## ABOUT THIS TASK
Rewrite each of these entries, replacing "sweater" with "cardigan" and keeping everything else the same. Leave the pictures out of your answer.

--- START ---

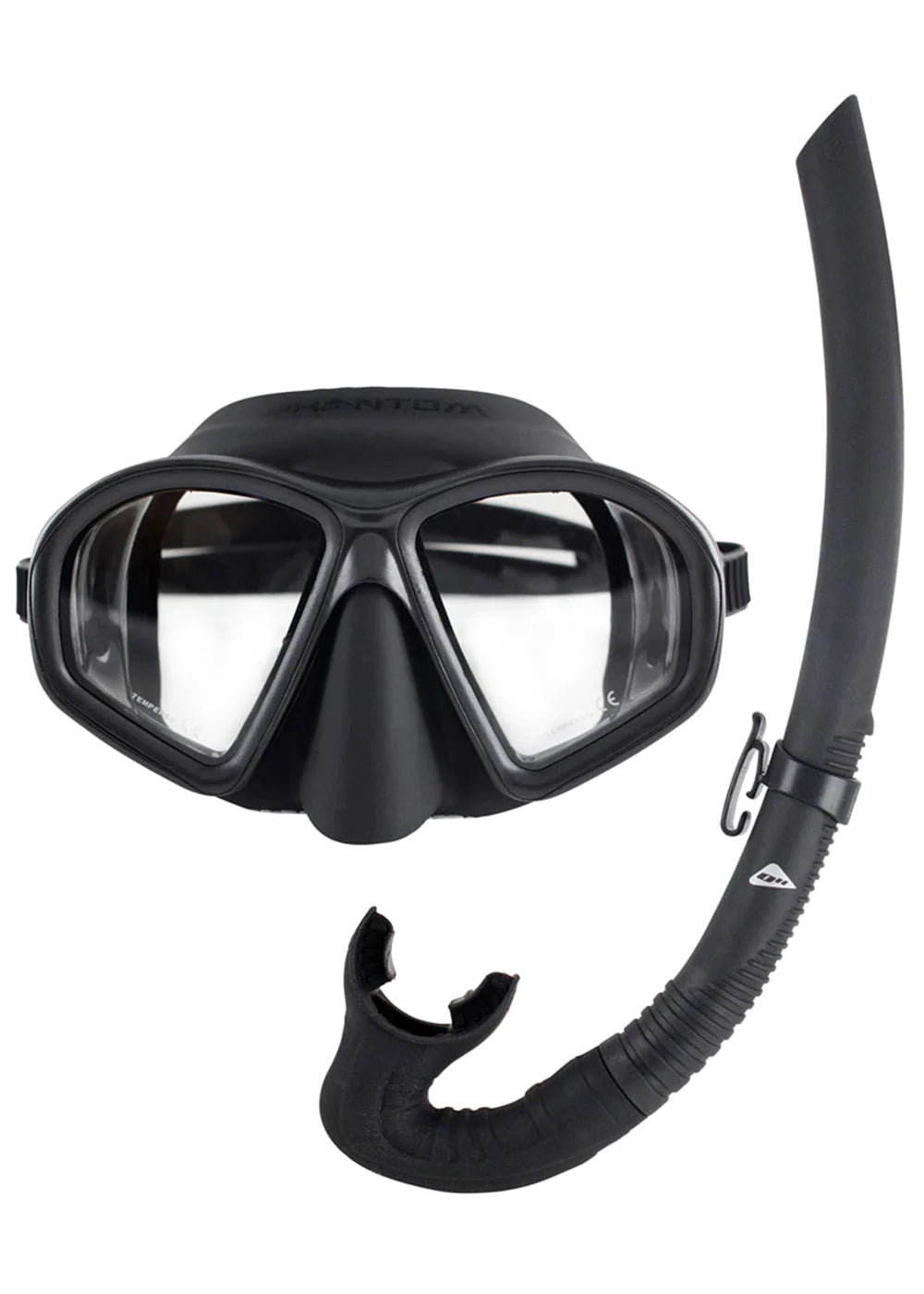 Spearfishing Masks - Low volume with 100% silicone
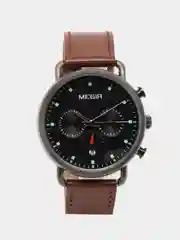 Коричневый мужские наручные часы Megir ML2159G в подарочной упаковке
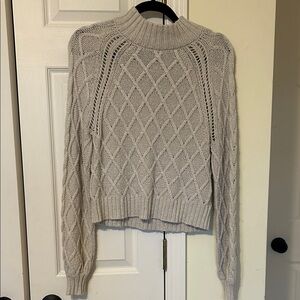 American Eagle cream sweater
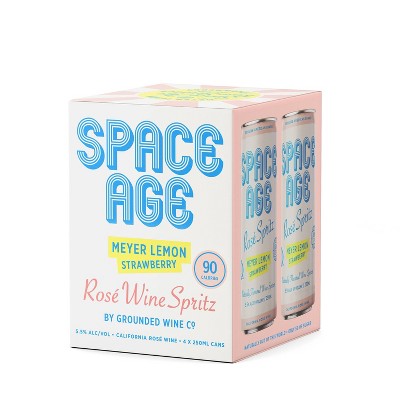 Space Age Sparkling Rosé Spritz - 4pk/250ml Cans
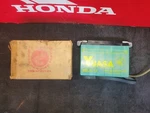 Honda Ca 72 / 77 Oem Yuasa Battery. Fixed Price $250.00.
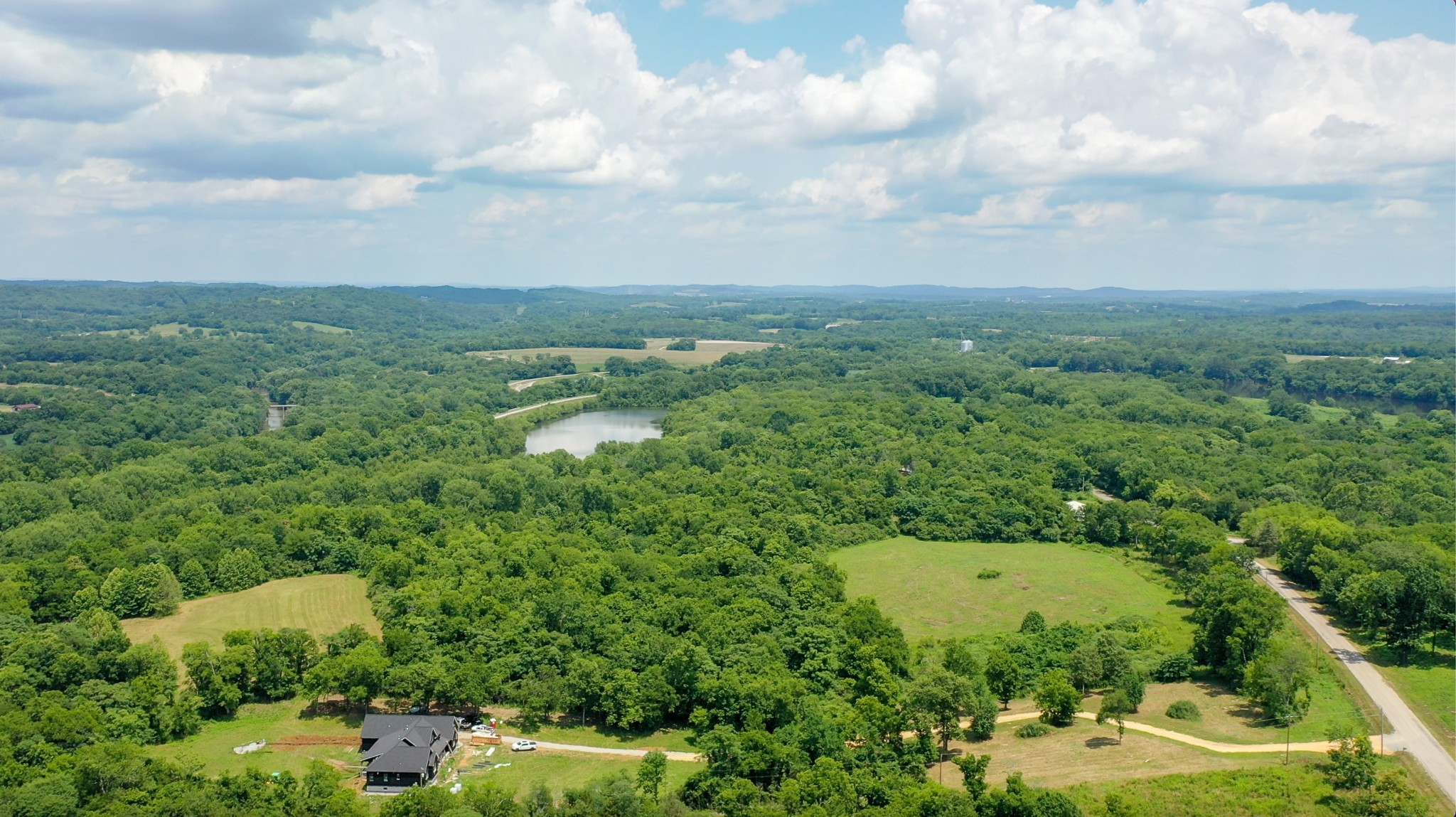 0 Parsons Bend Road Columbia, TN 38401 - Photo 29 of 34 an aerial view of a house with a yard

--- END ---

## WRITTEN REPLY
 Spearfishing Masks - Low volume with 100% silicone
 Коричневый мужские наручные часы Megir ML2159G в подарочной упаковке
 American Eagle cream cardigan
 Space Age Sparkling Rosé Spritz - 4pk/250ml Cans
 Honda Ca 72 / 77 Oem Yuasa Battery. Fixed Price $250.00.
 0 Parsons Bend Road Columbia, TN 38401 - Photo 29 of 34 an aerial view of a house with a yard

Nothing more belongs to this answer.